Why Do They Hate Our Freedoms So Much?
September 1, 2013 12:00 am Leave your thoughts
Former President Bush Junior, not remembered for being remotely articulate, claimed that “our enemies hate our freedoms”.
Of course, he was wrong. Indeed, almost everyone in the world takes note of the American ideal of ‘freedom’ and many try to emulate it. Sadly, what they emulate is not the freedom itself but its manifestations: excessive consumption, unthinking acquisitive greed, retail fashion obsession and meaningless mind bogglingly cretinous popular culture.
President Eisenhower, one of the last remotely logical Presidents in a country apparently devoid of reason in its foreign politics, got it right when he believed that the campaign of hatred against America did not emanate from Arab Governments but from the Arab people outraged by Western double standards and hypocrisy.
Obama said, in his famous Cairo speech, that there should be a two state solution to the Israeli Palestinian conflict. He committed his presidency to this achievable aim. He repeated, in his Jerusalem speech some years later, the same aspiration when he asked Israelis to put themselves in Palestinian shoes and to have some compassion for them.
Yet, as one would expect, based on previous promises, nothing has happened and very little ever will.
The hatred that both Bush and Eisenhower spoke of is increasing incrementally as the USA and its poodle allies like President Hollande prepare to strike Syria to punish its Government for harming their civilians.
Yet, not a word about Israel occupying Palestinian territories, demolishing Palestinian homes, ethnically cleansing the Negev of Palestinian Bedouins, opening fire on Palestinian demonstrators, using phosphorus bombs in Gaza, littering Southern Lebanon with mines that still regularly injure and kill children… the list is endless.

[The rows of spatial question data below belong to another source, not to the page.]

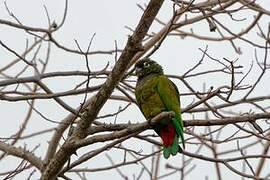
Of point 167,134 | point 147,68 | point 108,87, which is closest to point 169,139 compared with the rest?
point 167,134

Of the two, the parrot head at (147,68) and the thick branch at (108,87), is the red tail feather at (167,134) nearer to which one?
the parrot head at (147,68)

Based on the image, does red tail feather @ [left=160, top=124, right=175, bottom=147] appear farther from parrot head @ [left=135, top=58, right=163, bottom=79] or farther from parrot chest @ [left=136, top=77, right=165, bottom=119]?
parrot head @ [left=135, top=58, right=163, bottom=79]

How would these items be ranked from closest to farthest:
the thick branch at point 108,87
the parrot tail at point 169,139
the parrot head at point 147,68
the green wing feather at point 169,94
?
the thick branch at point 108,87, the parrot tail at point 169,139, the green wing feather at point 169,94, the parrot head at point 147,68

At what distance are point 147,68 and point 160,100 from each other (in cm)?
33

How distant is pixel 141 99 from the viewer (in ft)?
14.6

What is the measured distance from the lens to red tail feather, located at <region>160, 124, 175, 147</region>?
14.1 feet

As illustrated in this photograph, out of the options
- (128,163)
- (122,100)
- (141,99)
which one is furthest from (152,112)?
(122,100)

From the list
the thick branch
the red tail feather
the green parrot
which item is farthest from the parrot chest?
the thick branch

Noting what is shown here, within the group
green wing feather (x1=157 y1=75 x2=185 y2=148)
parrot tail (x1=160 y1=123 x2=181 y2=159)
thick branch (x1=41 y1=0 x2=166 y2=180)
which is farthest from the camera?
green wing feather (x1=157 y1=75 x2=185 y2=148)

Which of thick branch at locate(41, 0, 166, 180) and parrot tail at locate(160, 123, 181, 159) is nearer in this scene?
thick branch at locate(41, 0, 166, 180)

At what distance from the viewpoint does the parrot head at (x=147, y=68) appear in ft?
15.2

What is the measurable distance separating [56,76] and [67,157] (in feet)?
3.62

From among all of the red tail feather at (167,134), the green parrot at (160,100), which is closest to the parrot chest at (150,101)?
the green parrot at (160,100)

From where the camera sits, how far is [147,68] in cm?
462
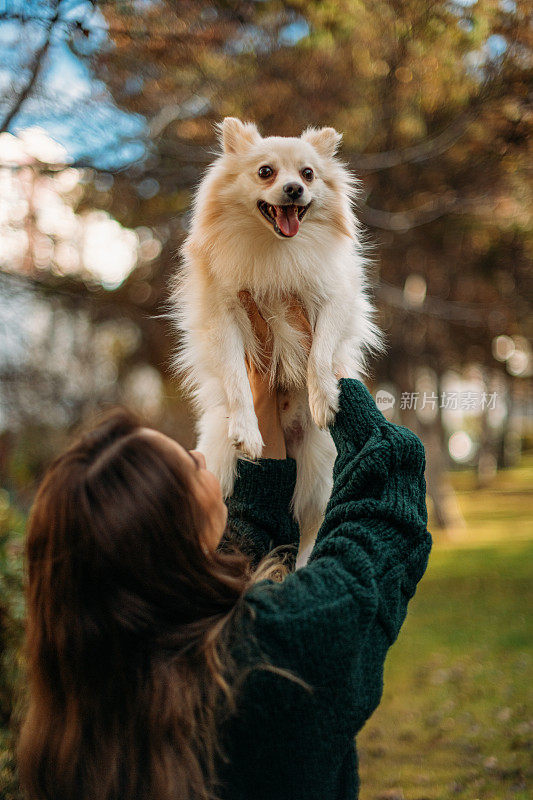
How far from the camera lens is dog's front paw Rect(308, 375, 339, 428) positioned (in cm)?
192

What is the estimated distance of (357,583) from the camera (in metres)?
1.30

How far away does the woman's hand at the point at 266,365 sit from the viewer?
88.6 inches

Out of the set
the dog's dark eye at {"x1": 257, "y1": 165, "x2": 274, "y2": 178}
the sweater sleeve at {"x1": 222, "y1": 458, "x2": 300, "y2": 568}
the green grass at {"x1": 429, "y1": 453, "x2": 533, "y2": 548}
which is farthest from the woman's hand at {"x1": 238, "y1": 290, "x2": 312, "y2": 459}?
the green grass at {"x1": 429, "y1": 453, "x2": 533, "y2": 548}

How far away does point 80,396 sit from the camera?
8406 millimetres

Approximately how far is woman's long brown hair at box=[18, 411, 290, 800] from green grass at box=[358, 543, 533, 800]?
13.3 ft

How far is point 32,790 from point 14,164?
144 inches

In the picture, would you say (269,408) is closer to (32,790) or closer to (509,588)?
(32,790)

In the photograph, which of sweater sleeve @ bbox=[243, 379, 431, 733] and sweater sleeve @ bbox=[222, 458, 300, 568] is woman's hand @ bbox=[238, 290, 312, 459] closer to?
sweater sleeve @ bbox=[222, 458, 300, 568]

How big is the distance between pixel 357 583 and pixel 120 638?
46 cm

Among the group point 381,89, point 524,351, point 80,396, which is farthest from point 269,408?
point 524,351

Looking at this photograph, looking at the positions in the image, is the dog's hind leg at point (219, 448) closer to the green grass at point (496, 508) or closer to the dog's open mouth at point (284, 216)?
the dog's open mouth at point (284, 216)

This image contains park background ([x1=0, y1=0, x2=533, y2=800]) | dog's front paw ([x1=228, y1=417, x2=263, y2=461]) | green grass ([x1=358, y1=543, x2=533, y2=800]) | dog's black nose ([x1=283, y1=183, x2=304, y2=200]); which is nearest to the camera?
dog's front paw ([x1=228, y1=417, x2=263, y2=461])

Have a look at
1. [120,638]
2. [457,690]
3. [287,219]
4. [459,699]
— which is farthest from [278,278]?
[457,690]

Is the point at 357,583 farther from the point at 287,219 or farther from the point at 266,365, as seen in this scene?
the point at 287,219
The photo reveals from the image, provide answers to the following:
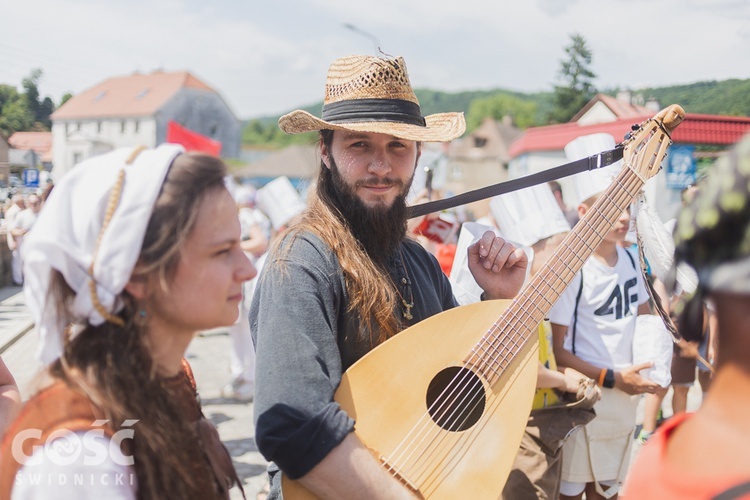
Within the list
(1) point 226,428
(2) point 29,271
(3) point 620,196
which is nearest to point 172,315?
(2) point 29,271

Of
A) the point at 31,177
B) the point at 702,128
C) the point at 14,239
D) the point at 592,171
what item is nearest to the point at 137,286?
the point at 592,171

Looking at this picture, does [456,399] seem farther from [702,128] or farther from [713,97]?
[702,128]

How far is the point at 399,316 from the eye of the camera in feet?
6.44

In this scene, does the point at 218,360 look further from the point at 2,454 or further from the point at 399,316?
the point at 2,454

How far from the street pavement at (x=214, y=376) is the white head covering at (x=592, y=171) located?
122 inches

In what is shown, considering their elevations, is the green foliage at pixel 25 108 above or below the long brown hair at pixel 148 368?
above

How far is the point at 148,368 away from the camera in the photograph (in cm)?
129

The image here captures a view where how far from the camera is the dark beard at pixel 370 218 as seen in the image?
6.65 ft

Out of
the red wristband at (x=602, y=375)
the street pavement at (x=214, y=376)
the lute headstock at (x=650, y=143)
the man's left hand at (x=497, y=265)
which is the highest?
the lute headstock at (x=650, y=143)

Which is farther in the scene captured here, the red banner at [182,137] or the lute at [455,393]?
the red banner at [182,137]

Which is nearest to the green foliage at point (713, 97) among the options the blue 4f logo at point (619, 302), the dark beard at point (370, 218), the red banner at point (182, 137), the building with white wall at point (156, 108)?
the blue 4f logo at point (619, 302)

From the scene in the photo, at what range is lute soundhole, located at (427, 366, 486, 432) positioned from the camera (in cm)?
188

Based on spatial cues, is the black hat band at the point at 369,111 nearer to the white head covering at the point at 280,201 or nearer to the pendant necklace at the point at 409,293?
the pendant necklace at the point at 409,293

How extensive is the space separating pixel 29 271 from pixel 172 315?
29 centimetres
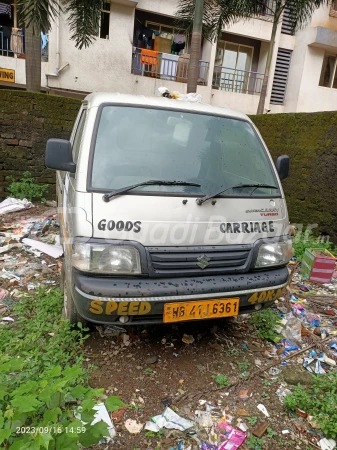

Furthermore, President Assad of Syria, whose regime is abominably inhuman and dictatorial, will be targeted for punishment. General Abdel Fattah al-Sisi of Egypt, whose forces have killed a large number of their own citizens and imprisoned democratically elected government members, including the President, had never carried out a “coup”, according to US Secretary of State John Kerry. So when Assad and al-Sisi behave in the same way, the first is a criminal and the second is a friend.
In Bahrain, Saudi Arabia, Qatar and UAE many dissidents have been imprisoned with the flimsiest of trumped up charges and human rights groups speak of a large number killed. Not a peep from the United States or Britain. They are our friends, as was President Saddam Hussein during the Iran-Iraq War. And in the aftermath of Iraq being forcibly democratised, tens of thousands continue to die with barely a mention in the Western Press because Iraq is boring news now. Never mind the innocent victims.
Of course, nothing excuses the behaviour of President Assad’s army in harming innocent Syrian citizens. Indeed, if a punitive strike against Syria would end this internecine civil war and produce democracy, I would be the first to cheer.
However, such a strike will do nothing of the sort. If Assad goes, his replacements have not particularly covered themselves with glory, whoever they may be.
More to the point, if President Assad is an unsavoury man, and I believe that he is, so is General al-Sisi, Prime Minister Netanyahu, President Abbas, Prime Minister Hananieh, President Karzai, former Prime Minister Blair, Prime Minister Cameron, ex President Bush, President Obama…
We are all alike. Opportunistic, greedy, hypocritical, dishonest… but some carry it infinitely better than others.
And the Syrians are about to find out that the moral high ground selectively sits astride a Tomahawk Missile.